If there was anything left inside my chest, it’s decimated right in that very moment and distantly, I can feel my hand gripping onto the handle of the car door, just to keep from doubling over.

“Too bad you didn’t get the pleasure of getting acquainted with his dick, too—because that would have really sealed the deal.”

“Go to hell, Layla,” I manage to say finally, my words barely a ragged whisper in the night.

“I’m going to ignore that, along with everything else I hate about you and I’m going to grant you this one small mercy. From one enemy to another.”

She holds something out to me then and my entire body stills as my gaze lands on the golden key in her hand.

“Where—where did you get that?” I gasp out.

“Does it matter?” she replies.

“All you need to know is that it’s your ticket out of here.”

I stare at the key in her palm, the moonlight glinting off it like a promise of salvation from this hell that I’ve been plunged into. I used to think my life on Earth was hell, that trailer park and all of the other temporary homes and faceless foster parents before it. But I was wrong. I’d trade that loneliness and loss for this devastation clawing at my chest in a heartbeat.
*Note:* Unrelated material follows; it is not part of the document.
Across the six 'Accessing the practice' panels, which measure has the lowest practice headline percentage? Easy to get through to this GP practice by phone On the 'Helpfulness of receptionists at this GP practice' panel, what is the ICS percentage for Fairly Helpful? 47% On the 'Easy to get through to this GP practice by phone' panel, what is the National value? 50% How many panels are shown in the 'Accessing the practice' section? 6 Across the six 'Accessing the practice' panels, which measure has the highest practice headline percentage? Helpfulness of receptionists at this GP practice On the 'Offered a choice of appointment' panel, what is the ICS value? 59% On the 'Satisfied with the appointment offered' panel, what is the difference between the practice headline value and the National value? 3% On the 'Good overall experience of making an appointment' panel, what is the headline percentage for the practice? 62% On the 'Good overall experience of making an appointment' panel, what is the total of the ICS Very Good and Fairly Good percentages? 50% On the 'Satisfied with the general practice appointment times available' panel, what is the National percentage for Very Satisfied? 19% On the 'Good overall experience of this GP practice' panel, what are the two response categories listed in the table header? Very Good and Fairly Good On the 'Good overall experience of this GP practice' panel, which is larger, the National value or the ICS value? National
Layla seems to know it, too.

“Take it—get the hell out of Eden and never look back.”

I don’t ask any questions, I don’t hesitate for a moment longer. I reach out and take that key from Layla’s hand instead. The irony hits me. Magnus has lied to me. Raph has lied to me. But Layla has been open and consistent about her hatred of me from the start. She’s been the only honest person here in this web of deception.
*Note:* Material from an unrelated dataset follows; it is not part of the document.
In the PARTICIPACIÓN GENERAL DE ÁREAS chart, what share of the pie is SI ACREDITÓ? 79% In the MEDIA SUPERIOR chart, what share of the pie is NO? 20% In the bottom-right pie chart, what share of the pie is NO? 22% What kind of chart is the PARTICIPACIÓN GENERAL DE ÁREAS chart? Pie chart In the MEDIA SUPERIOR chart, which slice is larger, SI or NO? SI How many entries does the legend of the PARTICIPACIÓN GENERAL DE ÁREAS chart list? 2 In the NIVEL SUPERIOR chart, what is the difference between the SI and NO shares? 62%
I don’t know how to open a portal. But having watched Magnus and Raph do it, some primal part of me already knows. I let that part of me take over as the air around me shifts and splits open to reveal the universe beyond.

For a moment Magnus’s warnings about Earth not being safe, enter my mind. But I brush it away. Magnus lied to me. How could I trust anything he’s ever said to me and even if it is true, I’d much rather the shadow of that unknown danger, than the very real one in this place. It isn’t just the St. Tristan Dynasty that’s toxic, this entire world is poison.

This world is a mirror of Earth, Magnus once told me. If only I’d known then just how right he was. This place may have seemed beautiful, vibrant and vivid in a way that my life on Earth never was. But it’s just as ugly.

The beauty is nothing but a deception. It draws you in with promises of hope that creep into your soul. But it’s all lies. All of it. The danger that lurks beneath that beauty is like the thorns beneath the bloom of a rose, like poison from the sweetest forbidden fruit. Now, I know how those human myths about Eden were formed. Eden itself is the forbidden fruit and I had been foolish enough to taste it.

As I stand at the entrance of the portal and take one last look back at the St. Tristan Palace, some part of me hesitates for a moment. But the palace is as still as a tomb and Raph is nowhere in sight. I don’t know why that still has the ability to slice through my chest, not when any remaining connections with Eden have already been burned away in the devastation that I’ve just emerged from.

Raph once told me that the throne was all he was raised to ever want, at all costs. I should have listened. Because in the midst of his web of lies, that was the one truth.

I step into the portal, I do just as Layla said—I get the hell out of this poisonous world and I don’t look back.